(Spatial question entries)
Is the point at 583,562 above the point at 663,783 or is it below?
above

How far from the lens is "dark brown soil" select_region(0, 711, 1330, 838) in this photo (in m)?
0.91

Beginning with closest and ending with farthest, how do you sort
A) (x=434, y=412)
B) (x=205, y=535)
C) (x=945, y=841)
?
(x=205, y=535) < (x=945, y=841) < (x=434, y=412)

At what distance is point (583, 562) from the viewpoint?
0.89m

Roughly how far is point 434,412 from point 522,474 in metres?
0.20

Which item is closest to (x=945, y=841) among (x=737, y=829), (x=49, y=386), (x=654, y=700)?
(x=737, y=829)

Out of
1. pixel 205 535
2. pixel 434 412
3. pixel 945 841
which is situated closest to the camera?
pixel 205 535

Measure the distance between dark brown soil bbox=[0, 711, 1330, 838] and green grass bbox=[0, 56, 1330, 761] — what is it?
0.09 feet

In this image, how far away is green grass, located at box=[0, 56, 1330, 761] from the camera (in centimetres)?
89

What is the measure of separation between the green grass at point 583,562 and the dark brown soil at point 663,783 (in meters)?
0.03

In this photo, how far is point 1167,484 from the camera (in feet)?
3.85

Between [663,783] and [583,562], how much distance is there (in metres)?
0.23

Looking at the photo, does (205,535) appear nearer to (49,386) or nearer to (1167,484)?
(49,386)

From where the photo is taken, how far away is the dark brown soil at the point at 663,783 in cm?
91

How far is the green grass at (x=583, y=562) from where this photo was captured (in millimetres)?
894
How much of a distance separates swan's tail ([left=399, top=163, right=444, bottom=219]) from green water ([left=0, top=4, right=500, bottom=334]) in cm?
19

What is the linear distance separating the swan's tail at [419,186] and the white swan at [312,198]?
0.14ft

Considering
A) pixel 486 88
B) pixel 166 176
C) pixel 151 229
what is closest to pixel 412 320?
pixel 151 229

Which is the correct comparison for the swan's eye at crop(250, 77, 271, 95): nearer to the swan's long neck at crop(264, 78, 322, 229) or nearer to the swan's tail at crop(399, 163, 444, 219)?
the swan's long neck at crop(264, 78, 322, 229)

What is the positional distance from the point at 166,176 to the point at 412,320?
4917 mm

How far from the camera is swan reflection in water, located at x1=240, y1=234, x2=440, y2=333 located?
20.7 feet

● **What to produce**: Repeat the data exactly. Leave nothing out.

● **Answer to this task**:
Is the point at 583,562 above the point at 663,783 or is it below?
above

How far from the lens is "dark brown soil" select_region(0, 711, 1330, 838) in this photo (in m)?
0.91

Beginning with closest and ending with farthest, how do you sort
A) (x=434, y=412)
B) (x=205, y=535)
C) (x=945, y=841)
?
(x=205, y=535) < (x=945, y=841) < (x=434, y=412)

At what distance is point (583, 562) from the viewpoint?
0.89m

Roughly how far is point 434,412 from point 522,474 in metres?
0.20

Which item is closest to (x=945, y=841) among (x=737, y=829), (x=49, y=386), (x=654, y=700)?
(x=737, y=829)

Out of
1. pixel 205 535
2. pixel 434 412
3. pixel 945 841
which is situated closest to the camera?
pixel 205 535

Measure the distance between dark brown soil bbox=[0, 711, 1330, 838] and green grass bbox=[0, 56, 1330, 761] — what is it?
0.09 feet

In this image, how far away is green grass, located at box=[0, 56, 1330, 761] from the camera (in centimetres)?
89

What is the measure of separation between the green grass at point 583,562 and the dark brown soil at point 663,783 (in meters)?
0.03

In this photo, how far is point 1167,484 from the camera (in feet)?
3.85

Between [663,783] and [583,562], how much distance is there (in metres)?
0.23

Looking at the photo, does (205,535) appear nearer to (49,386) or nearer to (1167,484)?
(49,386)

From where the photo is taken, how far away is the dark brown soil at the point at 663,783 in cm?
91

How far is the green grass at (x=583, y=562) from where this photo was captured (in millimetres)?
894
How much of a distance separates swan's tail ([left=399, top=163, right=444, bottom=219]) from green water ([left=0, top=4, right=500, bottom=334]) in cm?
19

What is the linear distance separating the swan's tail at [419,186] and the white swan at [312,198]?
0.14ft

Considering
A) pixel 486 88
B) pixel 166 176
C) pixel 151 229
what is closest to pixel 412 320?
pixel 151 229

Which is the correct comparison for the swan's eye at crop(250, 77, 271, 95): nearer to the swan's long neck at crop(264, 78, 322, 229) or nearer to the swan's tail at crop(399, 163, 444, 219)?
the swan's long neck at crop(264, 78, 322, 229)

What is the positional distance from the point at 166,176 to the point at 412,320?
4917 mm

How far from the camera is swan reflection in water, located at x1=240, y1=234, x2=440, y2=333 located?
20.7 feet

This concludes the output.